X.
«Mauvais fils, reprend le comte Fromont, vous me disiez avoir tué un braconnier; non, par ma foi, et que Dieu vous maudisse!—Celui que vous avez mis à mort s'appelle Bégues de Belin; il a pour femme la nièce à l'empereur Pépin. Aubri le Bourguignon, Gautier de Hainaut, Hugues de Cambrésis sont ses neveux;..... et vous m'avez aujourd'hui entraîné dans une guerre dont je ne sortirai pas vivant.—Hélas! je verrai mes beaux châteaux s'écrouler; je verrai ma terre pillée, saccagée....; moi-même, on me fera mourir....—Mais je sais bien comment me sauver....je vous prendrai tous, vous qui avez tué Bégues; je vous jetterai dans ma prison, et mon neveu Thiébaut le premier.... Puis, je manderai à Metz au duc Garin que j'ai saisi les meurtriers de son frère, pour qu'il en dispose à sa volonté.—Qu'il les brûle, les pende, les écorche tout vifs; je laisserai tout faire....—Je lui jurerai aussi dix ou trente fois que je ne connus ni consentis l'assassinat du duc, que je n'y étois pas présent....—Je lui donnerai de l'or et de l'argent à plaisir, plus que n'en pourroient porter quatre chevaux....—Je lui donnerai des meutes de chiens et quatre-vingts faucons.... Je ferai chanter dix mille messes à saints abbés et à prêtres bénis, afin que Dieu ait pitié et merci de son âme.... Après tout cela, le duc Garin ne me haïra plus!»
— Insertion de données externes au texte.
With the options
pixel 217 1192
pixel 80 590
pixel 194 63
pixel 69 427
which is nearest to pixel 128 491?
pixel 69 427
Et, appelant son chapelain, le vieux Fromont lui dit de coucher par écrit ces faits et ces paroles.—Puis, il ordonne d'ouvrir le corps du chevalier, et de recueillir ses entrailles dans un drap pour les ensevelir richement devant l'autel, à l'église St-Bertin.—On lave le cadavre d'eau et de vin; le comte lui-même y met ses blanches mains, rapproche et recoud les chairs d'un fil de soie, et l'enveloppe d'un drap de velours.—Ensuite on recouvre le guerrier d'une peau de cerf; une bière est préparée; on l'y couche.—Trente cierges brûlent à l'entour.—On apporte croix et encensoirs; et le comte Fromont s'assied au chevet du mort.
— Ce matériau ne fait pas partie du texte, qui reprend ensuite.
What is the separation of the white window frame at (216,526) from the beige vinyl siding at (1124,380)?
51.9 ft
En cet instant arrive dans la salle Fromondin, avec son oncle Guillaume de Monclin.—Fromondin a vu le cercueil; il est frappé d'étonnement.
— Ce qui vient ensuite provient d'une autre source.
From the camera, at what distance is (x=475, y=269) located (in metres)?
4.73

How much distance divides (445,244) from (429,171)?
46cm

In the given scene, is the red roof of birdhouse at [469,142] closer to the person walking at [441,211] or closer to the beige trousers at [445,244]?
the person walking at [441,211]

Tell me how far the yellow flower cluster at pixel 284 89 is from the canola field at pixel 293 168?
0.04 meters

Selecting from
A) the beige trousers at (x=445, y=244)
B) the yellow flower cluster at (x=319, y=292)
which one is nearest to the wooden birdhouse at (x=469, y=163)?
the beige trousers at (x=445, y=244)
«Qui est couché là? demanda-t-il.
—Fils, répond Fromont, c'est Bégues de Belin. Thiébaut du Plessis l'a tué pour un sanglier qu'il avoit pris en la forêt.
—Et qu'avez-vous fait de Thiébaut, sire? dit Fromondin....—Que ne l'avez-vous écorché tout vif!.... On dira que c'est vous qui l'avez assassiné, mon père; et nous serons honnis, ainsi que nos meilleurs amis.—Saisissez-vous de Thiébaut, sire, et envoyez-le à Garin.
—Je l'ai déjà mis en ma prison; et certes, je l'enverrai avec le cercueil.
—Ah! ne le fais pas, mon frère, a dit le comte Guillaume; Thiébaut est ton neveu, le fils de ta sœur; nous en parlerons d'abord à nos amis.